Iran’s Epic and America’s Empire

Following a brief survey of Iranian history from its beginning in the 7th century B.C. to Ferdowsi s time in the 11th century, Mahmoud Omidsalar’s Iran’s Epic and America’s Empire (Afshar Publishing, 2012) provides a history of the poem and a biography of its author. It offers an explanation of the Shahnameh as a national icon and considers the implications of the poem for the present political tensions that mark Iran’s relationship with the West.Mahmoud Omidsalar obtained his Ph.D. in Persian Literature from the Department of Near Eastern Studies, University of California, Berkeley, where he also studied Folklore under Alan Dundes. In addition to publishing many essays on Persian literature and folklore, he has also edited the 6th volume of the new critical edition of the Shahnameh, under the general editorship of Professors Khaleghi-Motlagh and Ehsan Yarshater.

PREFACE

What follows is a meditation on Iran’s national epic. It is addressed to the Iranian community abroad, and more importantly to that community’s children, many of whom don’t speak or read Persian but think of themselves as Iranian. This is an old man’s gift to the young in order to help them seize that chain of memory which makes us one people. It is an exhortation to remembrance because human beings are made of memories; recollections of events that happened and also of those that did not. Mankind achieves its humanity and its community in its real and imagined memories, and for us Iranians, the Shāhnāmeh is the highest poetic expression of that communal remembrance that connects us to one another and anchors our present to a shared sense of the past. It links us to a time of myth and legend that exclusively belongs to us, and to the land that we have inhabited for the past three thousand years. If Iran is our Jerusalem, a place of unrelenting longing in our soul, and if Persian literature is our Torah, then in that Torah, the Shāhnāmeh is our Psalms. For these reasons and a thousand others no Persian can say anything “impersonal” about the Shāhnāmeh and no “other” can say anything about it that is not taken personally.

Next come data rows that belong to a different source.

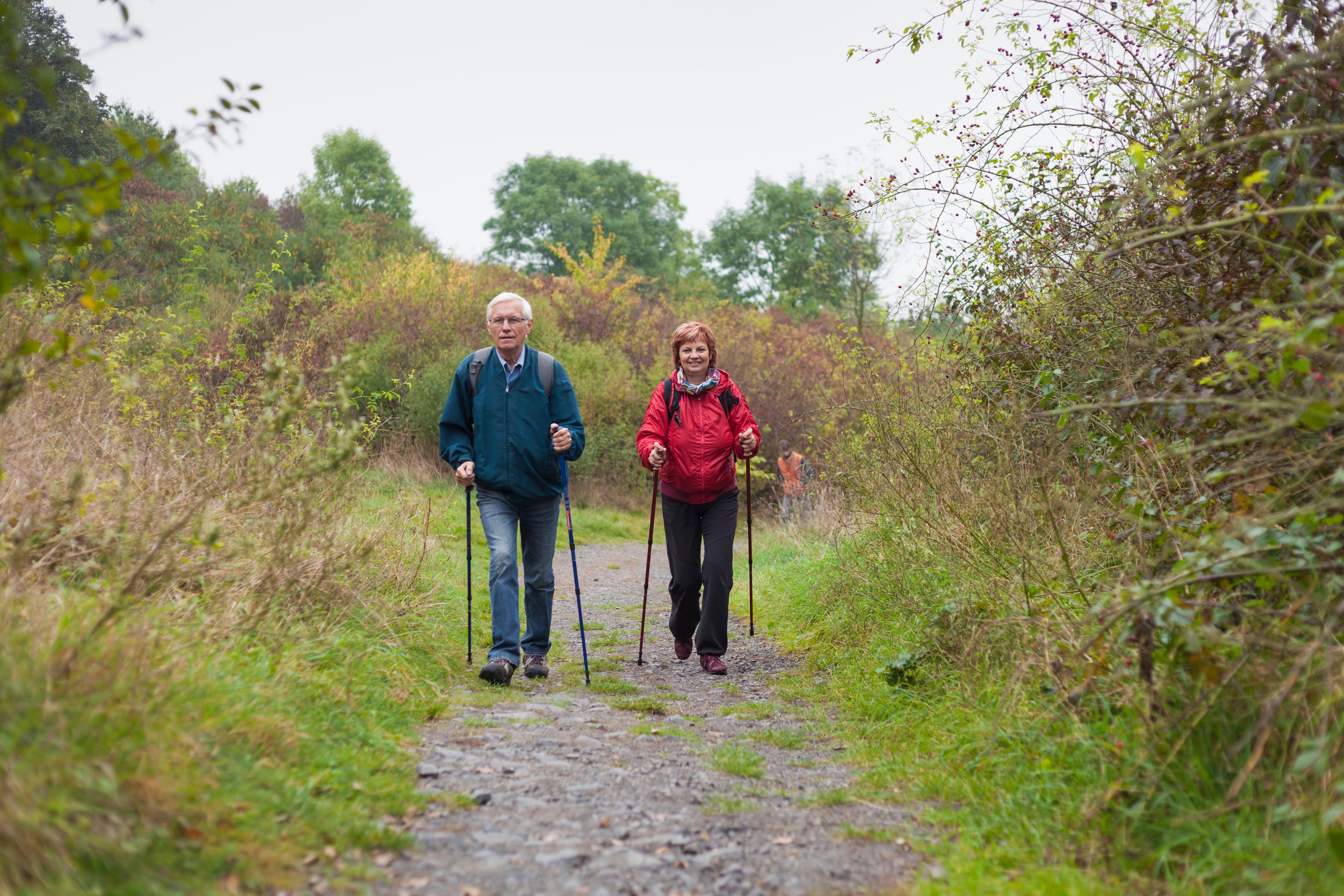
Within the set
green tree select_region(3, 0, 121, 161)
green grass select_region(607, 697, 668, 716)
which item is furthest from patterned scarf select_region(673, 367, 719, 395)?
green tree select_region(3, 0, 121, 161)

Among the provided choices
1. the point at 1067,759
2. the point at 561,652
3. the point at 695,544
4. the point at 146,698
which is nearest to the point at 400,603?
the point at 561,652

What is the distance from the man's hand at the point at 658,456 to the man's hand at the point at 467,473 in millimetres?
1266

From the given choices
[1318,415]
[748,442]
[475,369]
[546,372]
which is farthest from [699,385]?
[1318,415]

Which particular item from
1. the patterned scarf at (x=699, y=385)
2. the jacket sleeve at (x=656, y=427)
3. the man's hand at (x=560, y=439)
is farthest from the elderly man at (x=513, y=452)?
the patterned scarf at (x=699, y=385)

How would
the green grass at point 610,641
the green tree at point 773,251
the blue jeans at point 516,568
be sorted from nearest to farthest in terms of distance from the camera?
the blue jeans at point 516,568, the green grass at point 610,641, the green tree at point 773,251

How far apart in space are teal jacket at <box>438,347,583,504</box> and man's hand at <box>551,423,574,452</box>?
37mm

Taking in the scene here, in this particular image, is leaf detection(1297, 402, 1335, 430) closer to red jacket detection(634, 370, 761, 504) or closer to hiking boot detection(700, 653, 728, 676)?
red jacket detection(634, 370, 761, 504)

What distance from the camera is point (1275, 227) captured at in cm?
374

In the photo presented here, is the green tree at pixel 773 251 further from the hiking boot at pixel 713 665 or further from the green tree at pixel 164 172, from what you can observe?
the hiking boot at pixel 713 665

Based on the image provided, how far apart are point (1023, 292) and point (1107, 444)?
1.75 metres

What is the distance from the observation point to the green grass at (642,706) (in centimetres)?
559

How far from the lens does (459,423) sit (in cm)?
628

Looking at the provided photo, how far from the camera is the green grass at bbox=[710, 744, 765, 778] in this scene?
4.32m

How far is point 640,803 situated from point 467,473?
2.86 m
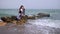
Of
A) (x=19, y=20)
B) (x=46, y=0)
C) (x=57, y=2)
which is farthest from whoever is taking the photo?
(x=46, y=0)

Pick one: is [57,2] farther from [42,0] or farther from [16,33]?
[16,33]

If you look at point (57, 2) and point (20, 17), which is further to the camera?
point (57, 2)

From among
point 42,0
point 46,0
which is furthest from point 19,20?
point 46,0

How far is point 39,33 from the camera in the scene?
4.41m

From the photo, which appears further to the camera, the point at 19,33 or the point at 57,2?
the point at 57,2

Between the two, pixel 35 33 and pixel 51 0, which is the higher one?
pixel 51 0

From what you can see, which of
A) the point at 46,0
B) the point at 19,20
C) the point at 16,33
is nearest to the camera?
the point at 16,33

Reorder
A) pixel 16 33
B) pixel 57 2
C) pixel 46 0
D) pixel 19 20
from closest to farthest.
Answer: pixel 16 33 → pixel 19 20 → pixel 57 2 → pixel 46 0

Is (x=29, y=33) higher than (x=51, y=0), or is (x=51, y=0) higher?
(x=51, y=0)

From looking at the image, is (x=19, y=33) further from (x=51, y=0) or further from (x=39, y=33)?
(x=51, y=0)

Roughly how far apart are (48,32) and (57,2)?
14.9 ft

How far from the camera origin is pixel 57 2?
29.2 feet

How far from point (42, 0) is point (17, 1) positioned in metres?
1.31

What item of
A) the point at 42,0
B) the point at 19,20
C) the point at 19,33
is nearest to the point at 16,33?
the point at 19,33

To the extent that the Shāhnāmeh is Iran’s national epic as well as her “ethnic history,” all scholarship on the Shāhnāmeh is by nature a comment on Iranian nationhood and ethnicity. In these disordered times when lies are routinely passed off as truth, and when descendents of those whom our ancestors freed from their Babylonian bondage can presume to threaten us with “preemptive” military strikes and nuclear extinction, the lines have been drawn very clearly.[1] A poem about wars and heroic combat becomes itself a battlefield, a place of confrontation between Persians and those who encroach on the Iranians’ sense of self. This is not a time for weakness, for compromise, or for pseudo-civility. There is nothing civil in military threats.

What I intend to do in this small volume is to walk my countrymen through a brief history of our culture and through all that led to our national poet, Ferdowsi, and to our national poem, the Shāhnāmeh. Along the way, I hope to disabuse my readers of a number of dangerous myths that have been inculcated by our relatively recent experience with Western colonialism. Following the introductory chapters that briefly deal with Iran’s cultural and political biography, I will take up the relationship between our language and our ethnicity as understood by the general public, and not a few scholars. Drawing upon what we have learned in our brief review of Iran’s history, I will challenge some of the prevailing “truisms” about Persian language and literature, and will show how many of these “truisms” are not merely wrong but border on the strange.

There is a biographical chapter, which is devoted to a consideration of Ferdowsi and his social and cultural milieu. In it, I will tell you that our national poet was not only a great artist, but also a conflicted man often at the mercy of his prodigious appetites and psychological forces that dragged him to and fro. The story of our national history and how it evolved into its present form is told in the next chapter. The final two chapters discuss our relationship to the Shāhnāmeh as the embodiment of our nationhood.

In a lecture entitled “The Hero as Poet,” and delivered in 1840, Thomas Carlyle (1795 – 1881) addressed the heroic nature of great poets.[i] Ferdowsi is a heroic poet for us. We already admire and revere him as a hero and as a cultural icon. I will suggest that we must also sympathize with him for the tragic figure that he was. In the final chapter, I attempt a synthesis of these studies and speculate on what they may mean for Iranians in the strange world which we inhabit along with Guantanamo detainees and prisoners of the Gazan Ghetto: western civilization’s latest “gifts” to the orient.

NOTE

[1] 2 Chronicles 36:22 – 23: Now in the first year of Cyrus king of Persia, that the word of the Lord by the mouth of Jeremiah might be accomplished, the Lord stirred up the spirit of Cyrus king of Persia so that he made a proclamation throughout all his kingdom and also put it in writing: “Thus says Cyrus king of Persia, The Lord, the God of heaven, has given me all the kingdoms of the earth, and he has charged me to build him a house at Jerusalem, which is in Judah. Whoever is among you of all his people, may the Lord his God be with him. Let him go up.” Cf. also Ezra 1:2, 5:2, etc.